When Morel Doucet arrived in Baltimore as a first-year student in 2009, he carried with him the weight of expectation and the possibility of reinvention. A first-generation Haitian American, the eldest of three boys, and the first in his family to attend college, he had been shaped in the intensity of Miami’s magnet arts scene. His high school sent generations of students to MICA; the pipeline was strong, the standard unspoken but unmistakable.
“I walked in as an Illustration major,” he recalls. “It felt practical. It felt safe. And for a while, that felt like what I was supposed to do.”
Four years later, Doucet would walk across the commencement stage receiving a degree as a Ceramics major with a minor in Creative Writing, poised to become one of the most singular interdisciplinary artists of his generation, one whose work bridges climate justice, diasporic memory, material culture, and the ancestral language of clay.
A Pipeline of Possibility
Doucet’s journey to MICA began long before he set foot on campus. Growing up in Miami, he attended a competitive magnet arts high school whose alumni often traveled north to study at MICA. The school’s reputation, reinforced by generations of graduates, became a lodestar.
He received multiple full scholarship offers from top art schools, but his final decision came down to climate, culture, and possibility.
“Kansas City felt isolated, Detroit was too cold, and Baltimore, Baltimore felt reachable,” he says. “A train ride from D.C., New York, Philly… it felt like a crossroads.”
Finding Clarity
Although Doucet entered as an Illustration major, he struggled with the dissonance between the safety of commercial work and the urgency of his lived experience.
“As a Haitian American, I didn’t see many ceramic artists who looked like me,” he says. “Illustration was safe. Ceramics felt…nonexistent as a career path.”
But his experiences at MICA altered the horizon of what he believed possible.

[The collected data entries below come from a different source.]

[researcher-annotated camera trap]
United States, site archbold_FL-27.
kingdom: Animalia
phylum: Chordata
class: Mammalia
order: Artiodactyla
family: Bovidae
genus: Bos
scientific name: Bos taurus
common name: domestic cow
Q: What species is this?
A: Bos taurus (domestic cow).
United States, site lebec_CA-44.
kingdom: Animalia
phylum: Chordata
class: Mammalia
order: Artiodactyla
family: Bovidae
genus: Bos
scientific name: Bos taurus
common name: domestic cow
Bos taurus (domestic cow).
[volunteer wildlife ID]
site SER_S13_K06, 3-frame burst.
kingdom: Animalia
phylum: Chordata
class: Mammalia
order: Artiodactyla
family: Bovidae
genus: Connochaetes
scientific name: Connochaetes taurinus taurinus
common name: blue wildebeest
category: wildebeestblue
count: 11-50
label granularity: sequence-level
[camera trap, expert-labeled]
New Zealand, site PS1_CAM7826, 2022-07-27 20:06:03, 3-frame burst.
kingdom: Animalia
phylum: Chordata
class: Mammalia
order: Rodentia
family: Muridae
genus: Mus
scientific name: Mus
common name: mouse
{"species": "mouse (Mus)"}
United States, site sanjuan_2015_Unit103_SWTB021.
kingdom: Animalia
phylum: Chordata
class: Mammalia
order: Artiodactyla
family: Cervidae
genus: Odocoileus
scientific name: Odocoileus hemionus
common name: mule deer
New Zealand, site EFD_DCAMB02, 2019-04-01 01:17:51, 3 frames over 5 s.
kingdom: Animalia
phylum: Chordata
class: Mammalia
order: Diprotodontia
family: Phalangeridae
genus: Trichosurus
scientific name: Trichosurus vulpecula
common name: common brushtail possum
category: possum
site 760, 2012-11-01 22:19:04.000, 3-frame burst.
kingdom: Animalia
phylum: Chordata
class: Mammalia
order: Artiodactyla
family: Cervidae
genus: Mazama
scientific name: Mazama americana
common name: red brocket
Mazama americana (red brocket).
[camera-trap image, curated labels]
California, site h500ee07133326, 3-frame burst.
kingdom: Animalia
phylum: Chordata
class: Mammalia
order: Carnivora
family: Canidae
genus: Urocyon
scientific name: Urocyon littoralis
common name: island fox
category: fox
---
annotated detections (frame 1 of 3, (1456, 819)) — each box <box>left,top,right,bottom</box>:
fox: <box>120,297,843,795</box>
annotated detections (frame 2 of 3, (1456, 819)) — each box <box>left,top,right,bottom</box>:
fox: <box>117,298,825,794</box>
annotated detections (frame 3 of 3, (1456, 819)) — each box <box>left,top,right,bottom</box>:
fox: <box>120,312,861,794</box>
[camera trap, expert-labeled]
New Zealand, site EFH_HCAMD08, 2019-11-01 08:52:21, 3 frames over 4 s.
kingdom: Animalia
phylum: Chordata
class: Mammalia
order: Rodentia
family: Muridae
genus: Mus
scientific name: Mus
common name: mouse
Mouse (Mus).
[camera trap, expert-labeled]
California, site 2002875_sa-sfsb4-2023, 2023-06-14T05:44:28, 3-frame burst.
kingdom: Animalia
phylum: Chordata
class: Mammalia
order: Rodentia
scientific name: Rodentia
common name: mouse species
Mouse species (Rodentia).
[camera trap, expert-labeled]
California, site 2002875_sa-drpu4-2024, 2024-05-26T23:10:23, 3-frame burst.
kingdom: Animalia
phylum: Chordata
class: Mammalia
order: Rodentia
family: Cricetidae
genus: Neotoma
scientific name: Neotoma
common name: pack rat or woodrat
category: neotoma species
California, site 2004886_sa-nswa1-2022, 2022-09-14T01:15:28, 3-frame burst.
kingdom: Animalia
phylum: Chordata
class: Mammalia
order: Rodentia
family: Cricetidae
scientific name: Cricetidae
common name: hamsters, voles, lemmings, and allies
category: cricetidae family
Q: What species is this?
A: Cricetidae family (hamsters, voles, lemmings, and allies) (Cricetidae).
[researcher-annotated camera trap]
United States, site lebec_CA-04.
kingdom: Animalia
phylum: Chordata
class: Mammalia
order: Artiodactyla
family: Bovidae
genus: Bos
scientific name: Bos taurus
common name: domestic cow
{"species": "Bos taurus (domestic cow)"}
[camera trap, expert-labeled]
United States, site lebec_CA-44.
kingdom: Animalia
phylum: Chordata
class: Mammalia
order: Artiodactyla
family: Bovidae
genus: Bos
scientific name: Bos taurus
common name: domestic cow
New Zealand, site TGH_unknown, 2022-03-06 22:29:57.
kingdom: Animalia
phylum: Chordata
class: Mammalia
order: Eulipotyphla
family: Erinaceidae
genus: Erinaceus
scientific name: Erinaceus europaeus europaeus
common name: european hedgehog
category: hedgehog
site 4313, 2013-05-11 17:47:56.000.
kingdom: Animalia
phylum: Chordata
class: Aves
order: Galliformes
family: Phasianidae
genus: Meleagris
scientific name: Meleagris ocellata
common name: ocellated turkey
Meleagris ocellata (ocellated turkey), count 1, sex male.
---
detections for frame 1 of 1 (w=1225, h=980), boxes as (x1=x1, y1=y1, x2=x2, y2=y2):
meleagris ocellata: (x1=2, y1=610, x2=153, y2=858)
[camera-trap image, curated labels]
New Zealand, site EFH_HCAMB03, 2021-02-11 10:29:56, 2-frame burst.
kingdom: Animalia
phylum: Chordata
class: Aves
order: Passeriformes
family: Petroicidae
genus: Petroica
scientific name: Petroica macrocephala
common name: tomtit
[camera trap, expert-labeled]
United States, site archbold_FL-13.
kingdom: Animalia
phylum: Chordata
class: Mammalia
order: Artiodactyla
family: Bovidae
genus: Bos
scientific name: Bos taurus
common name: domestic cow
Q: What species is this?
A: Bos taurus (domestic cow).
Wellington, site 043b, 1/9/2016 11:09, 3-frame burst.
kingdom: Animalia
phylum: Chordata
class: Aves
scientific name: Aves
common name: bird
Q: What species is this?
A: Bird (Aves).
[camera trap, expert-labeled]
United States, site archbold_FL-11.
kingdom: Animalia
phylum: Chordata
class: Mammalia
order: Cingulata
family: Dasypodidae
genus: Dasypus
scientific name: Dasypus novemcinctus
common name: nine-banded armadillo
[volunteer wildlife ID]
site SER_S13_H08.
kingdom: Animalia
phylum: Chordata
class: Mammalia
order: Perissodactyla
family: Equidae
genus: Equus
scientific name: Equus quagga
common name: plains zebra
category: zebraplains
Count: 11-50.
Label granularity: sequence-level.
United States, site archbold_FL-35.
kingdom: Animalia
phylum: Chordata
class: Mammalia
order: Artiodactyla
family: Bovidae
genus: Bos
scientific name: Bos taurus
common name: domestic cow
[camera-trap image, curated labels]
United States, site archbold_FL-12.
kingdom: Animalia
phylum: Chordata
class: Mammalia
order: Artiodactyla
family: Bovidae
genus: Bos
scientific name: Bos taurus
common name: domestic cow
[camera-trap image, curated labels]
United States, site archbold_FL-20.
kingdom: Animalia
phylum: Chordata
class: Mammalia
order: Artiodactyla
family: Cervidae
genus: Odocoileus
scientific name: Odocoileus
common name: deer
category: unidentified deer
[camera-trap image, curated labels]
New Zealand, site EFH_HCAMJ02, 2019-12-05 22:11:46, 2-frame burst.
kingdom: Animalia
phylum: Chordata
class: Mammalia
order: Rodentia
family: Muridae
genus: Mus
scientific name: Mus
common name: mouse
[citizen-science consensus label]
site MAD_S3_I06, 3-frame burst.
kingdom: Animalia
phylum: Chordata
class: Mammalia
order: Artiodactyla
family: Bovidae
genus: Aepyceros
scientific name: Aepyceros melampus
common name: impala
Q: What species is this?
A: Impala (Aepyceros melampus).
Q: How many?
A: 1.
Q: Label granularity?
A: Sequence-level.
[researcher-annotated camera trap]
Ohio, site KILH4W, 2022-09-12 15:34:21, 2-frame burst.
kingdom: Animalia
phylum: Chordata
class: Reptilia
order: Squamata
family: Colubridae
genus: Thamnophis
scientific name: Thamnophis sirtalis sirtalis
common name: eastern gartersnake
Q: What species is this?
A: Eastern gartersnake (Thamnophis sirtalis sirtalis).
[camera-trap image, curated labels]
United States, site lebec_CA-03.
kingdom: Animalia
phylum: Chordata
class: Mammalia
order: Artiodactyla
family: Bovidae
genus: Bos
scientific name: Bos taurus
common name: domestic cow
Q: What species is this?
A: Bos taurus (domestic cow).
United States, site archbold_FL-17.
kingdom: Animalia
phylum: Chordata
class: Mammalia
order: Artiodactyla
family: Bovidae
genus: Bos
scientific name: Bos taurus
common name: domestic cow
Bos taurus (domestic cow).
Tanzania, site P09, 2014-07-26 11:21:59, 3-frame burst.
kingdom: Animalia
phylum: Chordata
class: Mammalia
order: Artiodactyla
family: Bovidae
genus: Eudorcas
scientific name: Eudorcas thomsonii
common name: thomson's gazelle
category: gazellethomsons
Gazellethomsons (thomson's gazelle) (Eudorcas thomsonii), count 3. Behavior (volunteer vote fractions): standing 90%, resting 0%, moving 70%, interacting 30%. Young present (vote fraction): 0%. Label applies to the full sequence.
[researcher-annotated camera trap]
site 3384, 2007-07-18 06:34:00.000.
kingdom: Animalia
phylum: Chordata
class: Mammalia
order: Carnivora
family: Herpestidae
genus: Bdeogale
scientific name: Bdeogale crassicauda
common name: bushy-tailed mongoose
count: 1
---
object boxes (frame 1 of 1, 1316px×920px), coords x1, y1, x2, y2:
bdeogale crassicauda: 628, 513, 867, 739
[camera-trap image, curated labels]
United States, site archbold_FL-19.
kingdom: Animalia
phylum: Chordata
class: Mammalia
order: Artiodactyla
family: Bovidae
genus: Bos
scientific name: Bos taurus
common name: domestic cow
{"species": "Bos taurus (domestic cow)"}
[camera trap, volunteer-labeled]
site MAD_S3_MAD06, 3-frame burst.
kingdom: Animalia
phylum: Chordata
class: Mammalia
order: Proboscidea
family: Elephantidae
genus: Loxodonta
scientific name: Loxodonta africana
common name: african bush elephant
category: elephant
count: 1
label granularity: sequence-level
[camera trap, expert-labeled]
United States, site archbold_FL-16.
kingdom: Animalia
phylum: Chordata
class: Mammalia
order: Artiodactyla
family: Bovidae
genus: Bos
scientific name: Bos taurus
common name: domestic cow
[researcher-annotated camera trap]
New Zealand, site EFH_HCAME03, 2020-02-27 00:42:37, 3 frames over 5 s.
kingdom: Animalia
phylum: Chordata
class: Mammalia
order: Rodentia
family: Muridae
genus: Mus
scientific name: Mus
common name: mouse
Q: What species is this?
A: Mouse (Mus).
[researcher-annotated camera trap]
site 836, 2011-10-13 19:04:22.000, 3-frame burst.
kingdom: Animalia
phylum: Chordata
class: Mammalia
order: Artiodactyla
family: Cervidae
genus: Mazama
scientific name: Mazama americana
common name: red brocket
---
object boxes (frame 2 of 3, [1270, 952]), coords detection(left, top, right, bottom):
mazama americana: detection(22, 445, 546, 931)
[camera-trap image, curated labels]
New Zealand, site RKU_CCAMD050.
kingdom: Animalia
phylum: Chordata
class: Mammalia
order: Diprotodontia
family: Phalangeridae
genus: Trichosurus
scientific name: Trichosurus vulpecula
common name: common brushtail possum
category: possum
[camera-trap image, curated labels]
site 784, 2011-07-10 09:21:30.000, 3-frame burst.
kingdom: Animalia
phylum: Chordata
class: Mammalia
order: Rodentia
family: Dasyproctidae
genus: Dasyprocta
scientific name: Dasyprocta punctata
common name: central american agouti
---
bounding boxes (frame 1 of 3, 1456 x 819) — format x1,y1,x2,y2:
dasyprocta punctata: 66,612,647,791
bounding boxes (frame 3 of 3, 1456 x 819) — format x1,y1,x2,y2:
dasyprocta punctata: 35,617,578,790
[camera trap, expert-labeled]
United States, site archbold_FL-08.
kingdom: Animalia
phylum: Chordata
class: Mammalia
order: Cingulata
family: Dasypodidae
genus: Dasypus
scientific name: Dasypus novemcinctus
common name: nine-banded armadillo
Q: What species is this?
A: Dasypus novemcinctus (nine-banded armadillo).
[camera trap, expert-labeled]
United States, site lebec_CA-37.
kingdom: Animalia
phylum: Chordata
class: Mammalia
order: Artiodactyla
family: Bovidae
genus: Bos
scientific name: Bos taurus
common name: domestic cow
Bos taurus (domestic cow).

Work-study positions in the Ceramics studio pulled him toward the material: mixing clay, firing kilns, preparing glazes. Roles in Housing and the Office of Diversity broadened his administrative and leadership instincts. As co-president of the school’s Black Student Union, and later as producer of the annual MICA Benefit Fashion Show, he learned about branding, event production, collaboration, and, most importantly, the importance of confidence.
“It was MICA that pushed me to be more versatile,” he reflects. “To understand how everything connects: the visuals, the language, the audience, the story.”
By junior year, the tension became clear. Mock industry interviews with illustration professionals showed him a future he didn’t want, working under art directors, executing someone else’s vision.
“I wanted to be my own boss,” he says. “I wanted to tell my story.”
That day, he walked into the office of Ceramics Chair David East. The response was something out of a novel.
“He pulled out a folder with my name on it he’d kept since freshman year,” Doucet remembers. “He’d been waiting, hoping I’d make this decision.”
In that moment, everything shifted for Doucet: ceramics was no longer a detour; it was his direction.
Art That Endures
Ceramics, for Doucet, became more than a medium. It became a language, one that bridged the ancestral, the political, and the ecological. For Doucet, clay, with its memory, its alchemy, its permanence, offered a framework for expressing the intertwined narratives of land, diaspora, and identity.
“The role of the artist is to reflect the times,” Doucet says. “And art is inherently political.”
His work explores climate gentrification in Miami, the bleaching of coral reefs, sea-level rise, and the fragility of Black and Caribbean communities in the face of environmental collapse. Through porcelain teapots, sculptural installations, and large-scale public works, he uses a historically elite material to critique power structures and elevate often-erased histories.
Ceramics became his bridge between centuries: “It’s the only medium that transcends time,” he notes. “A ceramic vessel survives fires, disasters; archaeologists piece together entire cultures from what clay remembers.”
As a Creative Writing minor, he honed his narrative voice. A teaching assistantship revealed a new pathway toward arts education. These experiences prepared him to join the inaugural education team at the Pérez Art Museum Miami after graduation.
Today, his work sits in national parks, international museums, and private collections. He is developing his first major public bronze sculpture honoring the Black and Bahamian community of South Florida. His ceramics have been featured on book covers, an echo of the illustrative dreams he once thought he had left behind.
“All the things I thought I’d miss by switching out of Illustration,” he says, “still came true, just through ceramics.”
“MICA gave me the courage to take risks,” he says. “To explore everything. To never settle. If MICA keeps doing that, then the next two hundred years will be even more extraordinary.”